* [Texte]:
——
Il n’y a pas d’objectif à atteindre autre que la relation. Snoezelen se passe dans une salle adaptée (cela peut aussi se passer dehors, dans une autre salle, pendant un repas…), en l’occurrence cette salle, a du matériel prévu aux approches sensorielles. Cette salle et la présence de l’accompagnant (par son état de disponibilité) permettent de construire  une sécurité psychocorporelle afin d’ouvrir les potentialités d’évolution personnelle, de laisser agir, se manifester dans ses propres modes de communication sensoriel,  la détente et le bien être, ou l’interactivité ou le mouvement. Les personnes lourdement handicapées, très réceptives à la sensorialité et à l’environnement, peuvent être actrices dans le non verbale (toucher, vue, ouïe odorat, système vestibulaire, système vibratoire).

Pourtant,  « l’ouie » reste peu explorée, si ce n’est à travers de l’écoute musicale (musique de relaxation), qui me faisait du bien à moi !!!

 Avec les notions de  musicothérapie active, à visée anthropologique et psychanalytique, j’ai pu voir arriver les notions de balancement, de rythmicité respiratoire, de va et vient, de temps de latence, de jaillissement… alors je suis partie de la propre rythmicité, de la personne dans le cas clinique qui va suivre

La personne claque de la langue, c’est ce qu’elle a de plus archaïque,  et de plus rythmique, ce qui m’a permis d’aller vers l’autre ou à la rencontre de l’autre, autrement que par le langage.

 

 

CAS CLINIQUE

 

2002

 

Je vais vous parler d’une personne polyhandicapée, que j’appellerais Patrice, c’est une personne, de 43 ans,  née prématurément à 5 mois, abandonnée à la naissance, accueillie à la DDASS puis hospitalisée en pédopsychiatrie, en psychiatrie adulte puis en MAS, jusqu’à aujourd’hui. C’est une personne présentant un retard mental important ; Les membres inférieurs sont en flexion, l’extension est possible, il n’a pas de rétraction. La marche est difficile, elle peut être réalisée  seulement avec aide.  Il est dans un fauteuil toute la journée, il ne bouge pas, il a une posture hypertonique, dos droit, bras posé sur les accoudoirs, avec le pouce en extension vers l’extérieur. Il est attaché aux poignets, le jour  dans son fauteuil et nuit, dans son lit sinon il s’automutile, ce qui entraîne une déformation importante de ses tempes, un épaississement des lobes auriculaires, des saignements. Il état attaché aux chevilles, car il se mutilait les chevilles.

Le langage est inexistant, il claque de la langue, il peut sourire, il peut émettre des sons, des grognements, on ne parle qu’avec le toucher.

L’otite est chez lui une maladie chronique, quand il a mal, il se frappe. Mais, quand il n’a pas d’otite, il se frappe aussi, les fois où les scratches des poignets cèdent. Comme il ne voit pas, peut être veut-il entendre, mais que veut ‘il entendre ?

           

Patrice vient en séances de Snoezelen depuis 2002, soit 6 ans environ, le demande des séances avait pour indication : une réduction de ses crises d’automutilation, afin d’arrêter la contention.
——
* [Entrées fournies]:
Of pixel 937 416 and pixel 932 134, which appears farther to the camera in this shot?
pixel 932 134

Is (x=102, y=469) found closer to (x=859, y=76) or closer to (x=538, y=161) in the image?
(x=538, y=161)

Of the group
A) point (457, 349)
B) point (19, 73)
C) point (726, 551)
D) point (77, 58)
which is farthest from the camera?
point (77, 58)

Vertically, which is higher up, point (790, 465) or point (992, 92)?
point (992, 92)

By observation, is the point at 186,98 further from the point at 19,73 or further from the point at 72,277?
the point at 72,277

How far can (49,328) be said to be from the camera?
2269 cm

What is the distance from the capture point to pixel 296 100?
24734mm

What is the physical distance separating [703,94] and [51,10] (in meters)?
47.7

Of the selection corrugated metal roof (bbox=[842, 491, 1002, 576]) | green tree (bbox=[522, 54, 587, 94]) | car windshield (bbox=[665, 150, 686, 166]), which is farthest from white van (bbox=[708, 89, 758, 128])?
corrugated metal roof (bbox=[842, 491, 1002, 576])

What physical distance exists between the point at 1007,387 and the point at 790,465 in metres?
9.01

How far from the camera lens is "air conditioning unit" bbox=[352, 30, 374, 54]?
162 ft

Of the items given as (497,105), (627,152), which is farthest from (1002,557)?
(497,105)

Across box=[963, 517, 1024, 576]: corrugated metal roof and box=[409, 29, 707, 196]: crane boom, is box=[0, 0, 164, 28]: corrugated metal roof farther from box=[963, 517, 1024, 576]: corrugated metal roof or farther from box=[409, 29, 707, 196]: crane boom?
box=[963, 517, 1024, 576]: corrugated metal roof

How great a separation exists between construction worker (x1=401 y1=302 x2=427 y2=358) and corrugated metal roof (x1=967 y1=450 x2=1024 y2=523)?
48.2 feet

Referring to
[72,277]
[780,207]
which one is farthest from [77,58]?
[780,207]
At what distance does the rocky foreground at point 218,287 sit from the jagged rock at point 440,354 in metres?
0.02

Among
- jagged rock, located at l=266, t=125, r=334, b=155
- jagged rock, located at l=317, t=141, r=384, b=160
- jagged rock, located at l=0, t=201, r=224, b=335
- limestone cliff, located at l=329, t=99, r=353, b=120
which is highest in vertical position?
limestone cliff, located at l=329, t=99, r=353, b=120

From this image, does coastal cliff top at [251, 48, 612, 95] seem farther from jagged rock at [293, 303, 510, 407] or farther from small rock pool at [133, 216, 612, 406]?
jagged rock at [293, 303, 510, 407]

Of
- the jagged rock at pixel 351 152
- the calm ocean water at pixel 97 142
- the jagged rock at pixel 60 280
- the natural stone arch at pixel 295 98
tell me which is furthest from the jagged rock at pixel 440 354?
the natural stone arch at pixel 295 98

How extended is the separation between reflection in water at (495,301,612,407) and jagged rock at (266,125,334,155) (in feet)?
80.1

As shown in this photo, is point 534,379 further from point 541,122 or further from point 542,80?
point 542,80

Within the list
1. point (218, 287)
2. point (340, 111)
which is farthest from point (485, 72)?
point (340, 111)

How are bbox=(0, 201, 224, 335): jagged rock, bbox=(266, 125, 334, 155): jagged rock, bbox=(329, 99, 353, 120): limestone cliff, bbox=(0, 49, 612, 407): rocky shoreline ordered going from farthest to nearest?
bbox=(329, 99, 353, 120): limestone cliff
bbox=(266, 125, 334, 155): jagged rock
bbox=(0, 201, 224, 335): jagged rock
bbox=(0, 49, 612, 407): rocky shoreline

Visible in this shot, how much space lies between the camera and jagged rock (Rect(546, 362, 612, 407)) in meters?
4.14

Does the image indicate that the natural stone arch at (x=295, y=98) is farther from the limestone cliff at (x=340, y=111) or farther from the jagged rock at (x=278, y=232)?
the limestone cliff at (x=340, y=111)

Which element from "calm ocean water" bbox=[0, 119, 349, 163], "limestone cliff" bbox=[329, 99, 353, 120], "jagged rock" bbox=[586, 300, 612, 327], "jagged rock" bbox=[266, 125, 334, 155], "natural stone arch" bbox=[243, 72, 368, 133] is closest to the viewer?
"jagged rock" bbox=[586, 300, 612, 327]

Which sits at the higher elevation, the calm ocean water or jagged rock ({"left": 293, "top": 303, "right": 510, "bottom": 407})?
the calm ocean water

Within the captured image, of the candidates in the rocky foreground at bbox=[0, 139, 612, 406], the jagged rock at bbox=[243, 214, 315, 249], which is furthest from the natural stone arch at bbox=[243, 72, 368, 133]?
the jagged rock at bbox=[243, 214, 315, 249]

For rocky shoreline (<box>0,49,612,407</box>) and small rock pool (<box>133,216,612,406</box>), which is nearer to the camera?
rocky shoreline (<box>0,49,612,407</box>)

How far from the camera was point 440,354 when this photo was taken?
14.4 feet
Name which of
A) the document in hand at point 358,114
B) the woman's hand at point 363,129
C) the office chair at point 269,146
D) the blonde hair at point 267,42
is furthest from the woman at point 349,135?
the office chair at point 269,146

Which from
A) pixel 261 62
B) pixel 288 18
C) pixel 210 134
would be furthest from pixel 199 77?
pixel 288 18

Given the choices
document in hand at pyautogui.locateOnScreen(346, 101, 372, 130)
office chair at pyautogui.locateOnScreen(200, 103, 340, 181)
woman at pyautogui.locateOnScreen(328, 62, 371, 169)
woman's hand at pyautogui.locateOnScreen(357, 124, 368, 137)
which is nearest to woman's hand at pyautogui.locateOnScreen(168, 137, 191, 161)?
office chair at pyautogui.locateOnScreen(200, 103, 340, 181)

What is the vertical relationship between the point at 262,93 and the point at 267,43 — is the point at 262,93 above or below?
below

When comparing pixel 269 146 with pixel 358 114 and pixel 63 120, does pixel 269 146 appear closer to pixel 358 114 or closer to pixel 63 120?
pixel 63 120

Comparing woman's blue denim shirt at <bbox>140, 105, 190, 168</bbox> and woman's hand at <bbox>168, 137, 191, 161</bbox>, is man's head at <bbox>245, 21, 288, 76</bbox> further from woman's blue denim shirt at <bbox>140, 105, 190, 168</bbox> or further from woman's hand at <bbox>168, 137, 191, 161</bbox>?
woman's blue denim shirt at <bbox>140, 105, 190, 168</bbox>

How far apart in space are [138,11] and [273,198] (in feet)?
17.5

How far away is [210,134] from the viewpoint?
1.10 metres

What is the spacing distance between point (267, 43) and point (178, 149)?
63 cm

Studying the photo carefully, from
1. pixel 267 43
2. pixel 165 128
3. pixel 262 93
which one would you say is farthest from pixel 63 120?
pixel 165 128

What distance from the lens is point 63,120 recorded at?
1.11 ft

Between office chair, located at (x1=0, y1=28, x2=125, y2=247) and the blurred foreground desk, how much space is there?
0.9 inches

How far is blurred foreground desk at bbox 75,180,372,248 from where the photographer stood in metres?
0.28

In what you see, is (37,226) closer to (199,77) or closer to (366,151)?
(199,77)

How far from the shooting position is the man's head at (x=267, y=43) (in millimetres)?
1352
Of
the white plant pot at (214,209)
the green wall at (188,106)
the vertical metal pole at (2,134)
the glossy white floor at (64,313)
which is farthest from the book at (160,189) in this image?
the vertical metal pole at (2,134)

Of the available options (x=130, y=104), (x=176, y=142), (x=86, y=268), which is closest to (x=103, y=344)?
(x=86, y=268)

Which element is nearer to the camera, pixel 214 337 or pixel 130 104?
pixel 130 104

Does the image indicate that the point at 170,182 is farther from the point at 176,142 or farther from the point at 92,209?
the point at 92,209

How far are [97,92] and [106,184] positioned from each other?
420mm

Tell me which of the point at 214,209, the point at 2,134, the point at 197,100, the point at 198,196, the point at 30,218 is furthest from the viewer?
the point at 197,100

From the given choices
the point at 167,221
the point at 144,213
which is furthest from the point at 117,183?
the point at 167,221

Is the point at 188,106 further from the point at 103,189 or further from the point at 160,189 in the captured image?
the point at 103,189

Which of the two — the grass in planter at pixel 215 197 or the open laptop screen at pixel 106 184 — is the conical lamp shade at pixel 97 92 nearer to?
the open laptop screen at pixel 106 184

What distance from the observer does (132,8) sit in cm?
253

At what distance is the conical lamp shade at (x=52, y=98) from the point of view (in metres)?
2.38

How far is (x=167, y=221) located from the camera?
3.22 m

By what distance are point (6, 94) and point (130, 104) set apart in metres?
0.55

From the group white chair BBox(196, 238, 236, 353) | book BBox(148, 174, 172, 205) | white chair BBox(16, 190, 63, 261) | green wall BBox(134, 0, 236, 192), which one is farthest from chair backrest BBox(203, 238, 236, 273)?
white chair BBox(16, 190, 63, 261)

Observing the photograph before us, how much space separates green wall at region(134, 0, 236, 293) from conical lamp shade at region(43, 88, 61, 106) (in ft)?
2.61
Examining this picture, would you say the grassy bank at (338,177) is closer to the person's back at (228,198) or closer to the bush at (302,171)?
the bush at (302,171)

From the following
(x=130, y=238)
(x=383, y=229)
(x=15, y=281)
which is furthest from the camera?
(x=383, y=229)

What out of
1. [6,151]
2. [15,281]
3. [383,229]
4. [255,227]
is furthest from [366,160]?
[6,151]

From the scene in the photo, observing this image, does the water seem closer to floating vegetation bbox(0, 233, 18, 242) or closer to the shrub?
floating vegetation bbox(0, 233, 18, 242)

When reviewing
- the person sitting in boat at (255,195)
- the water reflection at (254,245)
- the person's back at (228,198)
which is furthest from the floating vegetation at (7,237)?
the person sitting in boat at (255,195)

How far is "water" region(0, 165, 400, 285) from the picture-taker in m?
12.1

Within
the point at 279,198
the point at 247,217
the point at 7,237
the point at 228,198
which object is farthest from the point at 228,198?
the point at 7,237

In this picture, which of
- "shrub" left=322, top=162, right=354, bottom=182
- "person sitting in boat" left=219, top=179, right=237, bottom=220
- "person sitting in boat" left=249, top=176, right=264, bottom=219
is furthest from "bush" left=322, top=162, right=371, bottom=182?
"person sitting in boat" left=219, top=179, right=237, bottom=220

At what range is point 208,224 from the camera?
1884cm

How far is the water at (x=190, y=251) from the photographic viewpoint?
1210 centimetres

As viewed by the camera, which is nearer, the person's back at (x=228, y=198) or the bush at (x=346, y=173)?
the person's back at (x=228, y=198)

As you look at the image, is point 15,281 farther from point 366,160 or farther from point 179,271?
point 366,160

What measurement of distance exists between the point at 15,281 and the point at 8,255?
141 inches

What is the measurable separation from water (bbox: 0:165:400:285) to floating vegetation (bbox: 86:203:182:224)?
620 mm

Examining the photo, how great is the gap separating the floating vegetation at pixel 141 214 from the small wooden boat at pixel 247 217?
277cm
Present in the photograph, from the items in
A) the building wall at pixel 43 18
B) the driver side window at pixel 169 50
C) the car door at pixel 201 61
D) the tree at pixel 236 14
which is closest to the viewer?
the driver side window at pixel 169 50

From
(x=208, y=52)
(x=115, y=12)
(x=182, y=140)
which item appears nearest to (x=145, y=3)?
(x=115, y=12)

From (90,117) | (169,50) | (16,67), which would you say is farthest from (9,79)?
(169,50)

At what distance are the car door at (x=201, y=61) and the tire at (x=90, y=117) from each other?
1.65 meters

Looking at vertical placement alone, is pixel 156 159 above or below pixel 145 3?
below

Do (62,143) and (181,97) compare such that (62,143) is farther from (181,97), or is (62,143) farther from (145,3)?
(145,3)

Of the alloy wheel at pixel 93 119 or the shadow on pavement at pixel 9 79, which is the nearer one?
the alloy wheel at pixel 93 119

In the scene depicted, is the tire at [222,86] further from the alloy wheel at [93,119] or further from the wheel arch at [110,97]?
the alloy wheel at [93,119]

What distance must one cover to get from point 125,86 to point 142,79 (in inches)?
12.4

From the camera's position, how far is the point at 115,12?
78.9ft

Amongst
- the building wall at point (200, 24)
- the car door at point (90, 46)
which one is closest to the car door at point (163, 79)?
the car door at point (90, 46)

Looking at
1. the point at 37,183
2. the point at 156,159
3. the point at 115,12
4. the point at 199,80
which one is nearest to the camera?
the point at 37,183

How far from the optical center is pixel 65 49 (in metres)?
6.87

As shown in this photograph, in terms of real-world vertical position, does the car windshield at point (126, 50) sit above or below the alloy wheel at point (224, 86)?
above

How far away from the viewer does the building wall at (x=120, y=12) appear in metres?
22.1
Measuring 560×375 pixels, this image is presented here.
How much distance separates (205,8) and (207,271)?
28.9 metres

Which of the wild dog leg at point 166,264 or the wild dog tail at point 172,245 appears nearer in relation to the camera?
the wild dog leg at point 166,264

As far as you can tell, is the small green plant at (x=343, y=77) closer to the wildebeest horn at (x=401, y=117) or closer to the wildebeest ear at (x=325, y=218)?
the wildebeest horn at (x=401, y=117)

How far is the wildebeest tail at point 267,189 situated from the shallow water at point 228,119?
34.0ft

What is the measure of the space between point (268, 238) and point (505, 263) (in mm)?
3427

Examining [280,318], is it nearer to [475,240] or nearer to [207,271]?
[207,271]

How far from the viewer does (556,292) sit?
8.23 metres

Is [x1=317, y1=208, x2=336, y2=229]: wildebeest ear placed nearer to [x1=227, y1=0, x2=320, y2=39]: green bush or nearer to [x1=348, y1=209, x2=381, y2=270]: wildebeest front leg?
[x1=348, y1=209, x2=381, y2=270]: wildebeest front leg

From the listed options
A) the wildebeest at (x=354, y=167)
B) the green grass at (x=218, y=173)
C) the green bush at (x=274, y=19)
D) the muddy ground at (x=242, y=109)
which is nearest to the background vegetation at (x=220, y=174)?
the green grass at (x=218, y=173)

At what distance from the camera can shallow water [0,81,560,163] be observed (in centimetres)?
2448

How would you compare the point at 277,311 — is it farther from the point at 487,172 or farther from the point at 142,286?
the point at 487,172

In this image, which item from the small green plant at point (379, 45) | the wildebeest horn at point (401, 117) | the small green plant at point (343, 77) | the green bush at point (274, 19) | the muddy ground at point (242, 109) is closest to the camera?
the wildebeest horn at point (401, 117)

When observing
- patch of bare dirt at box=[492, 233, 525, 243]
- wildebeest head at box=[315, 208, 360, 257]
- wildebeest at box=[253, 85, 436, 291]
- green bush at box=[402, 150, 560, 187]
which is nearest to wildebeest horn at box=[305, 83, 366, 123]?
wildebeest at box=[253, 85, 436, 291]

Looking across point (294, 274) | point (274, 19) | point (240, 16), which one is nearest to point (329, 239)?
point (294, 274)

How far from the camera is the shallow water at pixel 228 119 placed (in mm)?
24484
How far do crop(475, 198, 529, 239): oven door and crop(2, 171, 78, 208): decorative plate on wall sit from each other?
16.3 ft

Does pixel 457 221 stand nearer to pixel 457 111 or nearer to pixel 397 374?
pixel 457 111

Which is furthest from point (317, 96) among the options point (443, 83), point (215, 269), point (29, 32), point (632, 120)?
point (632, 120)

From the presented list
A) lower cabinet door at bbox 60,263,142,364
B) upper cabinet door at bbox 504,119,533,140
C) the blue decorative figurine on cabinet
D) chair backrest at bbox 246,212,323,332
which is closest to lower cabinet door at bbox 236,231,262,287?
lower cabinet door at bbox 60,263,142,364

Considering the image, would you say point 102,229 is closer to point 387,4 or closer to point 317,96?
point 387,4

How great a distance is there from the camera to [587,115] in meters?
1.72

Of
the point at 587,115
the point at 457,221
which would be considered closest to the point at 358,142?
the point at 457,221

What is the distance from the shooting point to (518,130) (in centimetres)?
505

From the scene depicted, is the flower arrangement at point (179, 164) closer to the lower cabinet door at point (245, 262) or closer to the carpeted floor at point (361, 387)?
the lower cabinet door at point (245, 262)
——
* [Tâches à réaliser]:
a. Indiquez si chacun des énoncés suivants concorde avec le texte, en répondant par oui ou par non et en citant à l’identique les mots du texte qui tranchent : (i) Patrice est né prématurément ; (ii) Patrice suit des séances de Snoezelen depuis environ six ans ; (iii) Patrice dispose d’un langage développé.
b. Restituez sans modification le passage du texte allant de « Il n’y a pas » jusqu’à « vestibulaire, système vibratoire). ».
Les entrées constituent un matériau indépendant du texte.

* [Réponses aux tâches]:
a.
(i) Oui : « née prématurément à 5 mois ».
(ii) Oui : « soit 6 ans environ ».
(iii) Non : « Le langage est inexistant ».

b.
Il n’y a pas d’objectif à atteindre autre que la relation. Snoezelen se passe dans une salle adaptée (cela peut aussi se passer dehors, dans une autre salle, pendant un repas…), en l’occurrence cette salle, a du matériel prévu aux approches sensorielles. Cette salle et la présence de l’accompagnant (par son état de disponibilité) permettent de construire  une sécurité psychocorporelle afin d’ouvrir les potentialités d’évolution personnelle, de laisser agir, se manifester dans ses propres modes de communication sensoriel,  la détente et le bien être, ou l’interactivité ou le mouvement. Les personnes lourdement handicapées, très réceptives à la sensorialité et à l’environnement, peuvent être actrices dans le non verbale (toucher, vue, ouïe odorat, système vestibulaire, système vibratoire).